在python中对齐DNA序列_Python_Alignment_Biopython

在python中对齐DNA序列

python

在python中对齐DNA序列,python,alignment,biopython,Python,Alignment,Biopython,我有数千个DNA序列，范围在100到5000 bp之间，我需要对齐并计算指定对的身份分数。 Biopython pairwise2做得很好，但仅适用于短序列，当序列大小大于2kb时，它会显示严重的内存泄漏，从而导致“MemoryError”，即使使用了“score_only”和“one_alignment_only”选项 whole_coding_scores={} from Bio import pairwise2 for genes in whole_coding: # whole codi

我有数千个DNA序列，范围在100到5000 bp之间，我需要对齐并计算指定对的身份分数。 Biopython pairwise2做得很好，但仅适用于短序列，当序列大小大于2kb时，它会显示严重的内存泄漏，从而导致“MemoryError”，即使使用了“score_only”和“one_alignment_only”选项

whole_coding_scores={}
from Bio import pairwise2
for genes in whole_coding: # whole coding is a <25Mb dict providing DNA sequences
   alignment=pairwise2.align.globalxx(whole_coding[genes][3],whole_coding[genes][4],score_only=True,one_alignment_only=True)
   whole_coding_scores[genes]=alignment/min(len(whole_coding[genes][3]),len(whole_coding[genes][4]))

我知道还有其他用于对齐的工具，但它们主要可以将分数写入输出文件，需要再次读取和解析以检索和使用对齐分数。

是否有任何工具可以像pairwise2一样在python环境中对齐序列并返回对齐分数，但不会出现内存泄漏？

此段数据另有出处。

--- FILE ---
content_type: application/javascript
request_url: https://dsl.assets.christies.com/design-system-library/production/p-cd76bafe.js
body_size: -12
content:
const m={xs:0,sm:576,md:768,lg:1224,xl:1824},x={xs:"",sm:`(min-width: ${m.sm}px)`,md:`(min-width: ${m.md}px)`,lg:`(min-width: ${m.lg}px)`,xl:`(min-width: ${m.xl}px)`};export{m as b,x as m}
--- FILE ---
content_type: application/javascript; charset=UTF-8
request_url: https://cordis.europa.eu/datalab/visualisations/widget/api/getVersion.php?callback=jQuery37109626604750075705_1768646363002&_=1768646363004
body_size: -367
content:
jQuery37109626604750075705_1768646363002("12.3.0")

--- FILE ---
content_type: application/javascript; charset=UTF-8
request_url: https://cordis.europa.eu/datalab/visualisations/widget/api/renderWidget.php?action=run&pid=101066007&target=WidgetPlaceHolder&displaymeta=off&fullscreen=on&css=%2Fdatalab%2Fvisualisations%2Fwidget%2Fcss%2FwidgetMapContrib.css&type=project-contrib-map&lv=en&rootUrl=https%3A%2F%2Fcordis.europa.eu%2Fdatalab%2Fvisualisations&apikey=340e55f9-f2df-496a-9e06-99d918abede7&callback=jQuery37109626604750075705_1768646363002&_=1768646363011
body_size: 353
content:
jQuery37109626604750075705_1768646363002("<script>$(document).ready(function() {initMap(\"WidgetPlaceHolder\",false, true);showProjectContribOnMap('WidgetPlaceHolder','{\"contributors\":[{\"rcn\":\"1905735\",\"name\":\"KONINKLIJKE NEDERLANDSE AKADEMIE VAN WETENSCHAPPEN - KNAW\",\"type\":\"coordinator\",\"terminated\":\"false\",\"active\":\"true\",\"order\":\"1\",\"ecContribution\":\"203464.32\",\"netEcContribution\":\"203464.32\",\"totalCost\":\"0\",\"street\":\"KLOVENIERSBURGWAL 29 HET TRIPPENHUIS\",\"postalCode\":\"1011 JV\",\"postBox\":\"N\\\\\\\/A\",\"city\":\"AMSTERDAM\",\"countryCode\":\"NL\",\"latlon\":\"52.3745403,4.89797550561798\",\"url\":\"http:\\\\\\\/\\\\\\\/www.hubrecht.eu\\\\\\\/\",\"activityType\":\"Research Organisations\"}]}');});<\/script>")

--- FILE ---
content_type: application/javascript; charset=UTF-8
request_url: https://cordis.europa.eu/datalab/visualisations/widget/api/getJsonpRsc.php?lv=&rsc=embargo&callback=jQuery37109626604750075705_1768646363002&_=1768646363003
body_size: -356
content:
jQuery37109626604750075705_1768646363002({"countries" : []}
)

对于全局对齐，可以尝试NWalign。我没有使用它，但似乎你可以恢复你的脚本对齐得分

否则，浮雕工具可能会有所帮助：

首先，我使用了BioPython的针。可以找到一个很好的方法（忽略遗留设计：-））
秒：也许你可以通过使用生成器避免将整组数据存入内存？我不知道你的“整个编码”对象来自哪里。但是，如果它是一个文件，请确保不读取整个文件，然后在内存对象上迭代。例如：

whole_coding = open('big_file', 'rt').readlines() # Will consume memory
但是
如果需要处理，可以编写生成器函数：

def gene_yielder(filename): for line in open('filename', 'rt'): line.strip() # Here you preprocess your data yield line # This will return
然后
基本上，您希望您的程序充当管道：东西通过它流动，并得到处理。准备肉汤时不要将其用作烹饪锅：加入所有材料，并加热。我希望这个比较不要太牵强：-）Biopython can（现在）。Biopython版本中的
成对序列2
模块。1.68速度更快，可能需要更长的序列。以下是新旧配对2的比较（在32位Python 2.7.11上，具有2 GB内存限制，64位Win7，Intel Core i5，2.8 GHz）：

老成对2

最大长度/时间：~1900 chars/10秒

新成对2

最大长度/时间：~7450个字符/12秒

1900字符的时间：1秒

当
score\u only
设置为
True
时，新的pairwise2可以在6秒内完成两个约8400个字符的序列。
实际上，如果不从python中写入和读取数据，似乎没有任何解决方案。我还用Biopython针头解决了这个问题，做了一些额外的工作，但完成了任务。第二，整条格言是一个
for gene in open('big_file', 'rt'): # will not read the whole thing into memory first process(gene)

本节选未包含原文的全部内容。